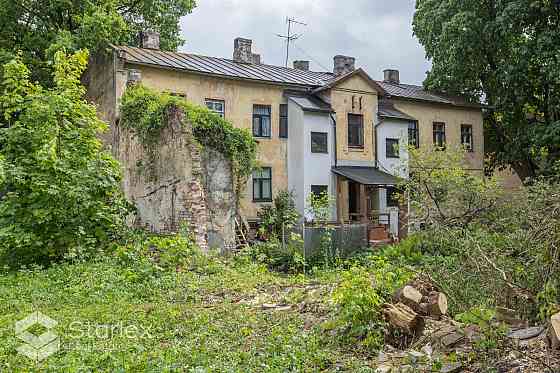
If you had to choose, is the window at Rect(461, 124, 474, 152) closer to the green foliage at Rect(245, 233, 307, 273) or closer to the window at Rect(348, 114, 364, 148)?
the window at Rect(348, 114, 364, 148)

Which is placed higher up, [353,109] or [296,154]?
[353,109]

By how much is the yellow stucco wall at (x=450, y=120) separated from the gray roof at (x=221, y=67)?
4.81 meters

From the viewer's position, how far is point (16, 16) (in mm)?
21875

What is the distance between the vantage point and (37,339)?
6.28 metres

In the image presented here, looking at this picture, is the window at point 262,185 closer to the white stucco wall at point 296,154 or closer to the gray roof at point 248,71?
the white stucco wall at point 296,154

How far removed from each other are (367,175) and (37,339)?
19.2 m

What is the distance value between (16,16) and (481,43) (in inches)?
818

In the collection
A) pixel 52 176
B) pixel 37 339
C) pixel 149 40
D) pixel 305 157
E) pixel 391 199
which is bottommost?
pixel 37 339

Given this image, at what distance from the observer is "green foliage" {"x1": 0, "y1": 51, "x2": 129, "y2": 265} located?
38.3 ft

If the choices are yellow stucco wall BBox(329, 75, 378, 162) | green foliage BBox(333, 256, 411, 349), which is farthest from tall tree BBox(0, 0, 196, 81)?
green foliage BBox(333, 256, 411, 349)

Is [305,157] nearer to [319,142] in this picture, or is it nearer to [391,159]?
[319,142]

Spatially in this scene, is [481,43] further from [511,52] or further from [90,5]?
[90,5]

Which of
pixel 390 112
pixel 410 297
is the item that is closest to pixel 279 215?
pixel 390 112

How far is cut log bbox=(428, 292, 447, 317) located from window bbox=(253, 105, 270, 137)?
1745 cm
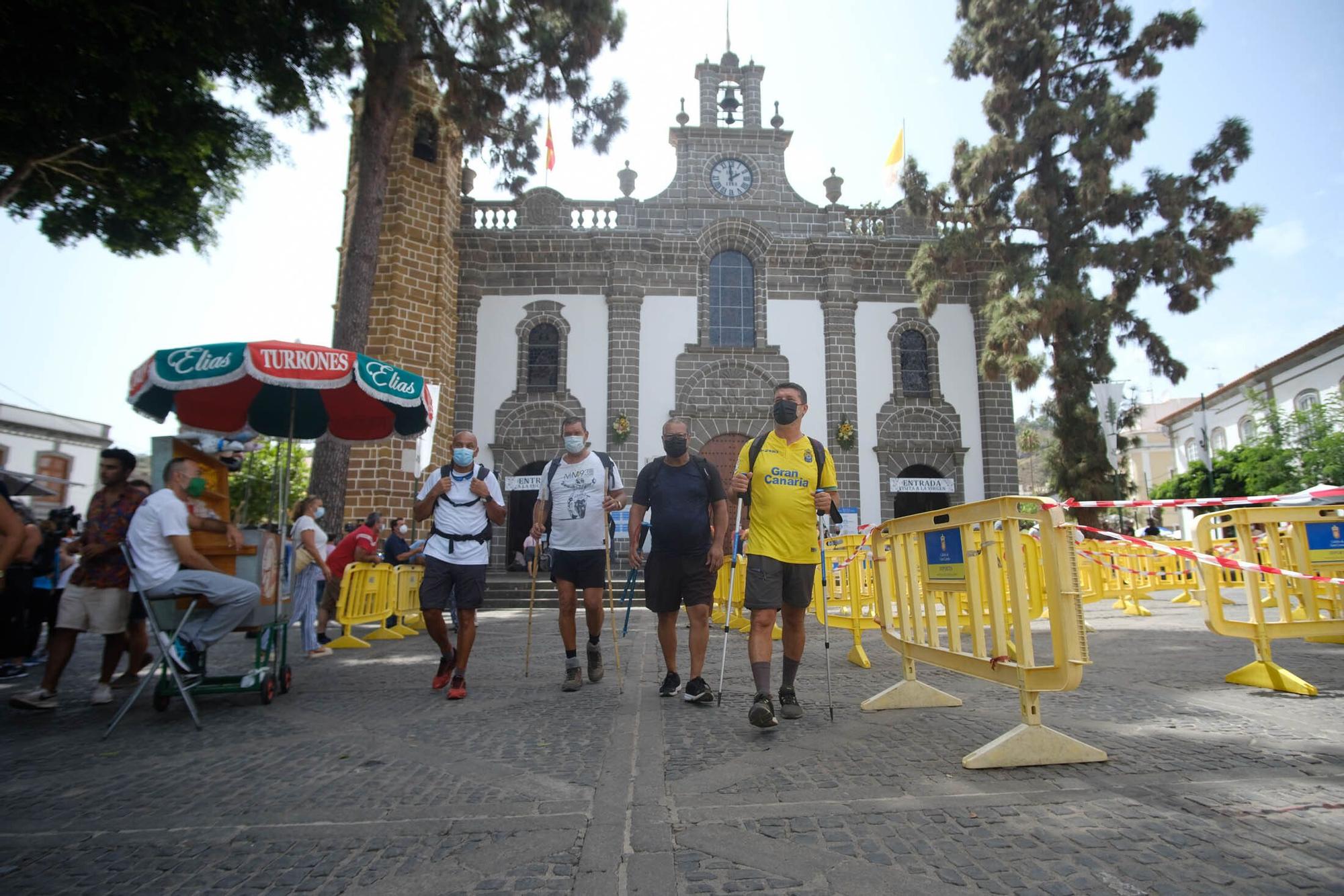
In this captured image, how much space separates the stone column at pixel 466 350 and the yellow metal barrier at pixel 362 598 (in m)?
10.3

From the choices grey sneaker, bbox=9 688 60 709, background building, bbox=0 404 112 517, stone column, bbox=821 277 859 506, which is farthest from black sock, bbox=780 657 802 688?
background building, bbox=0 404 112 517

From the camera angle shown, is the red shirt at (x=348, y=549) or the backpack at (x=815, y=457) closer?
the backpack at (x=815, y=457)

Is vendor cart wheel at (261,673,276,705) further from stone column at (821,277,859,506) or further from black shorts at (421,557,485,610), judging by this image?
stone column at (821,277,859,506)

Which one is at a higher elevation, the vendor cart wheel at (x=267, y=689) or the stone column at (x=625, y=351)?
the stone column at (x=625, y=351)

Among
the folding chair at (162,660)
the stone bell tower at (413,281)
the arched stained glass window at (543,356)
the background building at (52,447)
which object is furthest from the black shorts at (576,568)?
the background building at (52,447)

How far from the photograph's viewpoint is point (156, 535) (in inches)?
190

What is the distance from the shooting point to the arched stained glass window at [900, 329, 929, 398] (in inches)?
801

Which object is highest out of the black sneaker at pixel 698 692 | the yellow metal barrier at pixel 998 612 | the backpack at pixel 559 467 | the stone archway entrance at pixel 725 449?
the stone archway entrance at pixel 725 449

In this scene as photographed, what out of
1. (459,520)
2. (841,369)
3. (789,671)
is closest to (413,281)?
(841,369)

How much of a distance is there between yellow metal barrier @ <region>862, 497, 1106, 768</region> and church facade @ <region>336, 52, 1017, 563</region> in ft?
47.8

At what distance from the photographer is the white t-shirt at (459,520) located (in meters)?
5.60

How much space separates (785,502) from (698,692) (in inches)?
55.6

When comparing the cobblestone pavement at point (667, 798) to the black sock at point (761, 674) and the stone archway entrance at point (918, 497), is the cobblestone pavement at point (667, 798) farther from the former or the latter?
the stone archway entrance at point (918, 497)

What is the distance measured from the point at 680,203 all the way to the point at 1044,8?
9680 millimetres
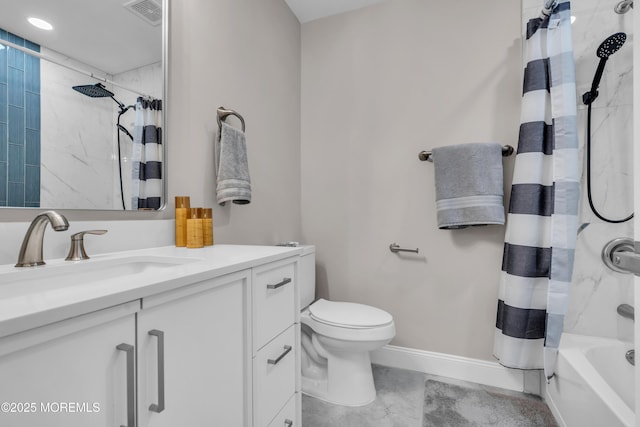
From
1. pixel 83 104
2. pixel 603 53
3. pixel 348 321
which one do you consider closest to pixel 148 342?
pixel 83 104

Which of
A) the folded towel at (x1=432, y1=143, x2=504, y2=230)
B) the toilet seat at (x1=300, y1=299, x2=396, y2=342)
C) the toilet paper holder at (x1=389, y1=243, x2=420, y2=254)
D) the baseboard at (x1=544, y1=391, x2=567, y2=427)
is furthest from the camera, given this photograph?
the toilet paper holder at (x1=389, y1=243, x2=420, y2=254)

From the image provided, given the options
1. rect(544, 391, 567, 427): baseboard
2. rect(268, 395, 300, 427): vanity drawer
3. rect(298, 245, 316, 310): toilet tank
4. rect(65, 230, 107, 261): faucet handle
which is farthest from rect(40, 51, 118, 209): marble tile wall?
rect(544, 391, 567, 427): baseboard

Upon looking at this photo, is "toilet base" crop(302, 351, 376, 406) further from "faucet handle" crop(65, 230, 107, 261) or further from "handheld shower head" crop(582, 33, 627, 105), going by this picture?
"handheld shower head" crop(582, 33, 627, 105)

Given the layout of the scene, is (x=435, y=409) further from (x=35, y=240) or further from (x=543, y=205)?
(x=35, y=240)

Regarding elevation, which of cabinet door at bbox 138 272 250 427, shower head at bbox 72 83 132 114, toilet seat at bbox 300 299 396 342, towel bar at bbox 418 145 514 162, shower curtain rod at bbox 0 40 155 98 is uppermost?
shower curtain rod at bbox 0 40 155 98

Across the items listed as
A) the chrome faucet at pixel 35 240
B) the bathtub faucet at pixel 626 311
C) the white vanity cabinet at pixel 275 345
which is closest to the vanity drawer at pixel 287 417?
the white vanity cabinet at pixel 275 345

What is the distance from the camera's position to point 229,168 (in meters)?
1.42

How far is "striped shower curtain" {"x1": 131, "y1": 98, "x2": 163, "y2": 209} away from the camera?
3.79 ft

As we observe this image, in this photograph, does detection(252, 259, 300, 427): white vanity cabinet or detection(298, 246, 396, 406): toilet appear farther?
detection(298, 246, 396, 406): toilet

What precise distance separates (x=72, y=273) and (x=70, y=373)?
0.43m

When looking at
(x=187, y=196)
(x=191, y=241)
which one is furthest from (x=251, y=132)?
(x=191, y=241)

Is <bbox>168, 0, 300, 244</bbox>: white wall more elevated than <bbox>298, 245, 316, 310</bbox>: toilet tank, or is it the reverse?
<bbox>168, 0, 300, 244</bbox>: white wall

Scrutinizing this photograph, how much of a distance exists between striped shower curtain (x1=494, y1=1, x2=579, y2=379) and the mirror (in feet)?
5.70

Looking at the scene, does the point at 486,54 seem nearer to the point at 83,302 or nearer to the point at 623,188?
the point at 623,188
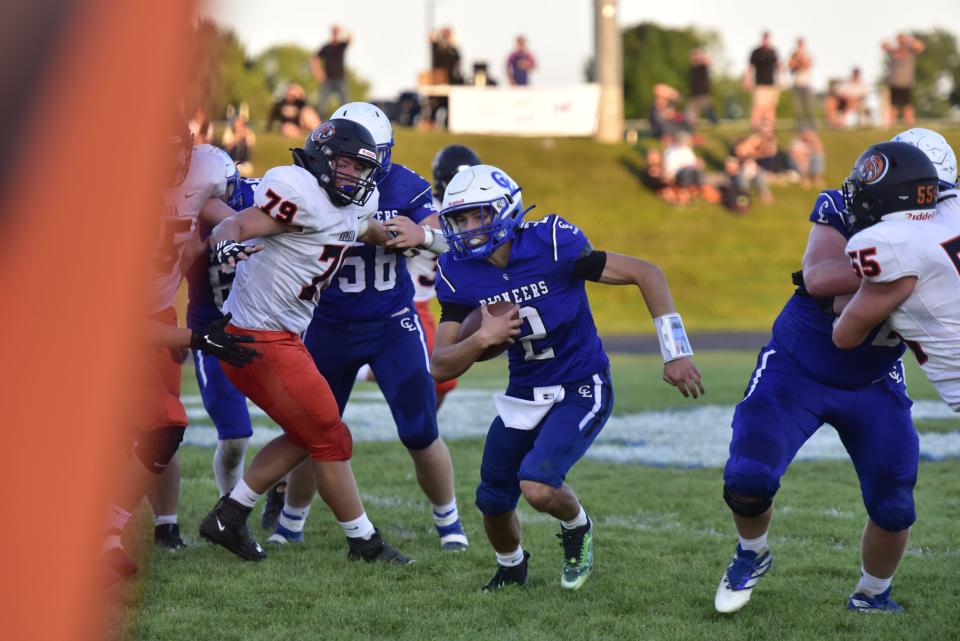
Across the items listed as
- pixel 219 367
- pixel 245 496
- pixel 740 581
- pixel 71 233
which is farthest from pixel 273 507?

····················

Reproduce the listing verbatim, from the line containing "Is <bbox>168, 0, 300, 244</bbox>: white" through the end of the listing, including both of those lines. Leave out the pictures.

Is <bbox>168, 0, 300, 244</bbox>: white wall more elevated than <bbox>298, 245, 316, 310</bbox>: toilet tank, or is it the reverse?
<bbox>168, 0, 300, 244</bbox>: white wall

Scrutinizing this photograph, how much of a distance exists between striped shower curtain (x1=494, y1=1, x2=579, y2=379) and the mirror (in feet)?
5.70

Looking at the scene, does the point at 486,54 seem nearer to the point at 83,302 or nearer to the point at 623,188?
the point at 623,188
Across the items listed as
- pixel 219 367
- pixel 245 496
- pixel 740 581
- pixel 71 233
which is farthest from pixel 273 507?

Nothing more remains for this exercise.